This past Monday, I fell and injured my back in a new spot. My previous, original injury (a sacral stress reaction) was mostly healed. I was able to walk distances without pain and to work (as a waitress) on my feet for hours at a time without limping. I had deemed my recovery a success and was looking forward to my final doctor’s visit and a clearance to return to running.
And then my cat decided to wake me up by heaving (a precursor to throwing up) directly over a library book. Not wanting to be stuck with yet another library fine (coffee and books do not mix), I scooped her up with the intention of depositing her in the bathroom, where she could spew at leisure without damaging anything. As I scurried the three feet from bed to bath, she leaped from my arms, and vomited. Directly beneath the spot where I then placed my heel. The result: me crashing bum-first onto unforgiving tile, cat vomit smearing across my back.

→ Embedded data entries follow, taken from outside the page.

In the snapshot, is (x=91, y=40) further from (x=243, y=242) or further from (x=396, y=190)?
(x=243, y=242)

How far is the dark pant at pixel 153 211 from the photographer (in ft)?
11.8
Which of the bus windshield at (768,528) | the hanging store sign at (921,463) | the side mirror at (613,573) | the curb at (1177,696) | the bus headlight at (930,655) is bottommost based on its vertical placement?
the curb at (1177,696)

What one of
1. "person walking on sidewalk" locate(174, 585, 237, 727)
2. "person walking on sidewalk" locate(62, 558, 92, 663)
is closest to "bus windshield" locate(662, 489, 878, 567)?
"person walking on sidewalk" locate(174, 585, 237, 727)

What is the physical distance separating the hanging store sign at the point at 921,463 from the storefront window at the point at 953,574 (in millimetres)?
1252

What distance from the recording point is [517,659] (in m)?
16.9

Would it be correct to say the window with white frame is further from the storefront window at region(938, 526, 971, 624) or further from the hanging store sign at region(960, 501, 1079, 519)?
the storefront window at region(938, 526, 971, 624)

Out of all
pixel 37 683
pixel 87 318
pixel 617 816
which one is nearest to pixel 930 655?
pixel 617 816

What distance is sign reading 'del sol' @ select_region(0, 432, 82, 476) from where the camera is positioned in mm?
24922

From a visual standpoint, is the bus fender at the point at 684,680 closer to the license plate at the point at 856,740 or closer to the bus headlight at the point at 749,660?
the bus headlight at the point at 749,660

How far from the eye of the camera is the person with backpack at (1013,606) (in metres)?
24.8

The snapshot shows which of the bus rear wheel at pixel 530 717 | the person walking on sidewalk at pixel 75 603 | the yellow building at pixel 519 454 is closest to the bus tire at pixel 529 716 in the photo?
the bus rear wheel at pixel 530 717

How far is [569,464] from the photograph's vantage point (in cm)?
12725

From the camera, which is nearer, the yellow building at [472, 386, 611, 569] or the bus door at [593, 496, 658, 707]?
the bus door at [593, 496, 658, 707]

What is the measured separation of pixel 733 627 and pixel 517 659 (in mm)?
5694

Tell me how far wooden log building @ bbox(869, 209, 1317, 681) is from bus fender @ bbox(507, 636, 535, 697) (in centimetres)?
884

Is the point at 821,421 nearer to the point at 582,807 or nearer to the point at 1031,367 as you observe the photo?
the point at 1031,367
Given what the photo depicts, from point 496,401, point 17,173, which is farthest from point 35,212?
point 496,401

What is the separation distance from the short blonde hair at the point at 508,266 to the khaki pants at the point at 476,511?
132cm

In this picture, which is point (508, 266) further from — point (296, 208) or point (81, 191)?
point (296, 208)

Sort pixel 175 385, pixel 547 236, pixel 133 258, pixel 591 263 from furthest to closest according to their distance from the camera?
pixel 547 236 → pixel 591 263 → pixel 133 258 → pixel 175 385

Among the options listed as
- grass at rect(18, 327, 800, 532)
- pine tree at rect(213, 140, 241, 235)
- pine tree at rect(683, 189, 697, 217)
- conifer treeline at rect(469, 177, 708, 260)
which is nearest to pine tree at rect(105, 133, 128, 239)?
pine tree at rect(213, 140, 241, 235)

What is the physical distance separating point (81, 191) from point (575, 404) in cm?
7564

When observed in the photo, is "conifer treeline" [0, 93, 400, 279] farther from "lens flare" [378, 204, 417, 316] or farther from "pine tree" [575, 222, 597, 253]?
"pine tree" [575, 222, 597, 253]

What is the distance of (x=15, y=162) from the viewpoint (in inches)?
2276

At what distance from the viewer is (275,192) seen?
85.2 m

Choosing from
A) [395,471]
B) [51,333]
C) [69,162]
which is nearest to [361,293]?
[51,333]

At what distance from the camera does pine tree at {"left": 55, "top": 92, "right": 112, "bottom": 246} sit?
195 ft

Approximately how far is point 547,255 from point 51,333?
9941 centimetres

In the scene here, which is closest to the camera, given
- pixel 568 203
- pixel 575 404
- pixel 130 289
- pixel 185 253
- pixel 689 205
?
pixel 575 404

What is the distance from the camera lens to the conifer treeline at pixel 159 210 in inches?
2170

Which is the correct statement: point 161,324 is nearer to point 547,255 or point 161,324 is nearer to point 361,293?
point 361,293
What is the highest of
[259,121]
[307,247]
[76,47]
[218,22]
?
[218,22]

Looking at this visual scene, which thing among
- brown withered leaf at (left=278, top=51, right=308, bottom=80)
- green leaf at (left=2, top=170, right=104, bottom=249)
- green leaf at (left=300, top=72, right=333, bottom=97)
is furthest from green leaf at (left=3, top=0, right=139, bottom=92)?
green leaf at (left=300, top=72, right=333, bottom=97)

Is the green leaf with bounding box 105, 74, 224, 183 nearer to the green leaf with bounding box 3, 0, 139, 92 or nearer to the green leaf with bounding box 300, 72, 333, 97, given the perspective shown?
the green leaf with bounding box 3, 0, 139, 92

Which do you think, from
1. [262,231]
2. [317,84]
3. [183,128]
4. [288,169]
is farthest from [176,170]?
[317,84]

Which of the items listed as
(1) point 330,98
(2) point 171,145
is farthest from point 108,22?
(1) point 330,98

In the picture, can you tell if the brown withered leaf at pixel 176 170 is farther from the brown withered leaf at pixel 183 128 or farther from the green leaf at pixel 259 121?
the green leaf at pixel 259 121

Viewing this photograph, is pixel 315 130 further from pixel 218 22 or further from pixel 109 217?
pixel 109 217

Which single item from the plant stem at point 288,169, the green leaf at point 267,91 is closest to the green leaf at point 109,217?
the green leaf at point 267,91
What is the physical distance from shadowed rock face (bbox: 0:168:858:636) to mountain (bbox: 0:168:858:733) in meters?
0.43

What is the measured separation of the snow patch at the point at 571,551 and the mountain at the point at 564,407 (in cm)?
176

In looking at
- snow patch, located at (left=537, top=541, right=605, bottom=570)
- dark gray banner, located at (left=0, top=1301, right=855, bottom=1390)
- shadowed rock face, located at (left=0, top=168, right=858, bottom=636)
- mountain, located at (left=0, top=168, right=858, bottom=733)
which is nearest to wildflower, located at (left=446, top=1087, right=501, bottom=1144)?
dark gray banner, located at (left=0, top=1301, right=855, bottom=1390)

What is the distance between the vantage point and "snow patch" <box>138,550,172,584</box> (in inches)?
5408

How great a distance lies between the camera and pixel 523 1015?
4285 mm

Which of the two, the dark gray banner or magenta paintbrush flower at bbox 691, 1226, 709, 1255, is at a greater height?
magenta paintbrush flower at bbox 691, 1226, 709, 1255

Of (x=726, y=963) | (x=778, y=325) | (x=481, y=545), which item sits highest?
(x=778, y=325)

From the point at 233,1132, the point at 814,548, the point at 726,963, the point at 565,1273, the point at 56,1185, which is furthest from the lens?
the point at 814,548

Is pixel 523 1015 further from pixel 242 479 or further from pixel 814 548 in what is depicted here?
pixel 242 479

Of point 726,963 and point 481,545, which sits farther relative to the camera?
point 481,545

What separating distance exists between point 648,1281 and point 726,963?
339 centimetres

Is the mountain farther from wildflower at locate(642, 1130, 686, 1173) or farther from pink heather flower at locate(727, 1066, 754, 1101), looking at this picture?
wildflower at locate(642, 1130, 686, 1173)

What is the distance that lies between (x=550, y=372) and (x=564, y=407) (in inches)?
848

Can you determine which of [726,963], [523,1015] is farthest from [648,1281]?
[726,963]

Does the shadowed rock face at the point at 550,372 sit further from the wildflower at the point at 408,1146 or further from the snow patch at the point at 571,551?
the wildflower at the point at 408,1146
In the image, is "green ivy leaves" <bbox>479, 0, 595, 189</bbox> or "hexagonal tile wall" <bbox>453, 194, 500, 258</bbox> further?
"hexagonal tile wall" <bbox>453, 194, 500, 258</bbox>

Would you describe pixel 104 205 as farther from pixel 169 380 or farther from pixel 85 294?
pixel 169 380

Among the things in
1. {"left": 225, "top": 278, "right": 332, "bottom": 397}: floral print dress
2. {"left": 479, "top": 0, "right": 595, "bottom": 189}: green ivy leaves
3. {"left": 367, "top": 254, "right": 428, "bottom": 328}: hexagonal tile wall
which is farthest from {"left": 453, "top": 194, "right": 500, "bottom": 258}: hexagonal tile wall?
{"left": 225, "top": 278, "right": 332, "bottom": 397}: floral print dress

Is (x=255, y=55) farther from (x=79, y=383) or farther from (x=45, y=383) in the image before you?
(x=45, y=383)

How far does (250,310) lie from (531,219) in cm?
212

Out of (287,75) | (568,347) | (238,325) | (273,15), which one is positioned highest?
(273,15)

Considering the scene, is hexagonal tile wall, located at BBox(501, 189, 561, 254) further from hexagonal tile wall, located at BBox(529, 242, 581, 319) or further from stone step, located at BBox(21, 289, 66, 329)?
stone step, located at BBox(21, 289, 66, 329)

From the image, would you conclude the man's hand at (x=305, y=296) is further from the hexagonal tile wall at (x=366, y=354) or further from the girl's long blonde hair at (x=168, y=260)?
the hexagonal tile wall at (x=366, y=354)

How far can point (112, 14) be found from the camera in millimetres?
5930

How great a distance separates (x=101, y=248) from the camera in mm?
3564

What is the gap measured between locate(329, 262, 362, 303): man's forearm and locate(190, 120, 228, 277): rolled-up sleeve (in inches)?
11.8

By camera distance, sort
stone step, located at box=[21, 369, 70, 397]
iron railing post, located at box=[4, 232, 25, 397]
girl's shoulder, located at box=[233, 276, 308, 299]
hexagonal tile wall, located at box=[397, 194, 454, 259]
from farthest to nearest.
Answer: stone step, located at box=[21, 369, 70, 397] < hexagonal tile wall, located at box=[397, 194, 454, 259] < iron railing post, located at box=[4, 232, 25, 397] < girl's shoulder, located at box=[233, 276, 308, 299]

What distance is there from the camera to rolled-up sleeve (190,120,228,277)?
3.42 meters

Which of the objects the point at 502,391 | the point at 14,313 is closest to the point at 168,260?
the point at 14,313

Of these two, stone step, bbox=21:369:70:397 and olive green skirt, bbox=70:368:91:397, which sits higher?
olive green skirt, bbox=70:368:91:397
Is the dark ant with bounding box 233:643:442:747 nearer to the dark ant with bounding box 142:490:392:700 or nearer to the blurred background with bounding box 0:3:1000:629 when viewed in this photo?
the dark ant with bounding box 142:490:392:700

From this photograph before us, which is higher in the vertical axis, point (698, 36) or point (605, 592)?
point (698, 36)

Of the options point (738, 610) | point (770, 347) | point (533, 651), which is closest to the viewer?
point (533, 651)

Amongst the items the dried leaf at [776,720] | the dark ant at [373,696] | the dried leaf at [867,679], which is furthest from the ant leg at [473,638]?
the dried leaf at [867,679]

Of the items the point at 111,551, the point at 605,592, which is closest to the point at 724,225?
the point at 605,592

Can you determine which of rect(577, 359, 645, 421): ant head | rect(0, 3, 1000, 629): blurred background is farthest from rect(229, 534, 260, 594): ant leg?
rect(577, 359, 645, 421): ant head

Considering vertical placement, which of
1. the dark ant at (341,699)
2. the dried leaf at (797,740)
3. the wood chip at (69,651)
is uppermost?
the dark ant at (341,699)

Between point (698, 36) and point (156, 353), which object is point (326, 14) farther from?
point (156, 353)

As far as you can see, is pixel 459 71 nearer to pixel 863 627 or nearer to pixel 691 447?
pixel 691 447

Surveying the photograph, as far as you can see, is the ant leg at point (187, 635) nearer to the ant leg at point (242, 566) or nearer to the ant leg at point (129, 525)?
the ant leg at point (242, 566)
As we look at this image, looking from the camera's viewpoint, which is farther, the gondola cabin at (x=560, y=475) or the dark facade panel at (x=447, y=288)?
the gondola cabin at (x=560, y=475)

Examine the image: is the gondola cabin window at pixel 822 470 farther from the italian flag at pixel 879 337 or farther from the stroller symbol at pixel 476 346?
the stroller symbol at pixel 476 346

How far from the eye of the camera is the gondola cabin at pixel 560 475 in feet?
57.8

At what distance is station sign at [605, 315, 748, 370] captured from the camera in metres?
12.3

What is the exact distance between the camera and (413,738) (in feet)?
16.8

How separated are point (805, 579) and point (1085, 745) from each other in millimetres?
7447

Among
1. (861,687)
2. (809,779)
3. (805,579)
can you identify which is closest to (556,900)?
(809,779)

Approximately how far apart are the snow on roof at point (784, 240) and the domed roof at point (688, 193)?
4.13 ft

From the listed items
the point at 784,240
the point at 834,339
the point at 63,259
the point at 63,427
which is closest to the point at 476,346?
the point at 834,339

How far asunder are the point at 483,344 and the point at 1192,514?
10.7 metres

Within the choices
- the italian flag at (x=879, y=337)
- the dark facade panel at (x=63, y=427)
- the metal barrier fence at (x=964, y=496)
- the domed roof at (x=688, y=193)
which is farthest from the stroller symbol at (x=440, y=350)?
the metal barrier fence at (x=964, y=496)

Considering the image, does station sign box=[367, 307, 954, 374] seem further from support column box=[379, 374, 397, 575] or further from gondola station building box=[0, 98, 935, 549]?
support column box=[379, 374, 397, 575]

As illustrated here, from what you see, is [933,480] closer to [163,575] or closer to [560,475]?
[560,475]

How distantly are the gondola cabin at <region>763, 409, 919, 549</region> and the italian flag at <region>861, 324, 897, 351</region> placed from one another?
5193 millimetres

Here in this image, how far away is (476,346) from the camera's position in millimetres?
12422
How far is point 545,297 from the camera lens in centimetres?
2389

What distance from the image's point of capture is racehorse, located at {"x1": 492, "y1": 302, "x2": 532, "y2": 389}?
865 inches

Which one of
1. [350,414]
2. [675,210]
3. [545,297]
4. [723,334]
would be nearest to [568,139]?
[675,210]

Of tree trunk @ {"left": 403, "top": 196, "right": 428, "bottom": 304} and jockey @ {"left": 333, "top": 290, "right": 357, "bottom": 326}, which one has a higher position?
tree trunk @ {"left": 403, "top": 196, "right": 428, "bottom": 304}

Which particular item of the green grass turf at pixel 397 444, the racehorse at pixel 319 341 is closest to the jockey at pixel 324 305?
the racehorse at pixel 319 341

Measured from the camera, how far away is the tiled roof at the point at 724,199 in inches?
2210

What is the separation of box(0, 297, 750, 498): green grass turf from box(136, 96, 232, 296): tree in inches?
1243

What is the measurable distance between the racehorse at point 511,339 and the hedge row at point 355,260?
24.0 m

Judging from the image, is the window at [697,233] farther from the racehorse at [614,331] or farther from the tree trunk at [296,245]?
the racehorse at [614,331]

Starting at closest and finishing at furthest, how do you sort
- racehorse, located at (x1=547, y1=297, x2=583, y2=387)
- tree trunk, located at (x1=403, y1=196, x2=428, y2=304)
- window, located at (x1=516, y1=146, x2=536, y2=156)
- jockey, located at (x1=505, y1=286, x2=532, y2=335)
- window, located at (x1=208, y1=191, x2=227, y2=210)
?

The pain was staggering. I could not stand up unassisted.
I want to be optimistic that I will heal in time for my doctor’s appointment just over a week from now, but I do not think that is realistic. Even without my stress reaction, I couldn’t run today. I can’t sit too long, or sit on the floor at all. Bending over hurts, as does laying on my back in bed. Walking hurts after too long. I tried a hop test yesterday, just to check, tepidly bouncing on one foot. Bad idea. The residual pain lasted several hours.
This break has forced me to come to terms with my relationship to running. Unlike some of my former college teammates, I will not have a professional or semi-professional athletic career. I will probably not qualify effortlessly for the Boston Marathon again. Running will no longer comprise a large proportion of my identity. I know I am restoring balance, but it feels like I am losing part of my self. I am still going through mourning. Right now, it feels as if I will never move past this stage. A permanent sense of loss, like saying goodbye to a lover too early.
I feel silly connecting so deeply with a sport, but running has been the through line of my life. Without running, I would not be who I am today. I needed running for so many years and it was mostly good to me. Giving up my passion is heart wrenching.
Nothing will ever replace the lightness, the wholeness, the me-ness I feel while running.
This post doesn’t have a good ending, because the problem remains unresolved. I do not know how I will permanently reconcile this loss. I will keep trying, however, until something feels right.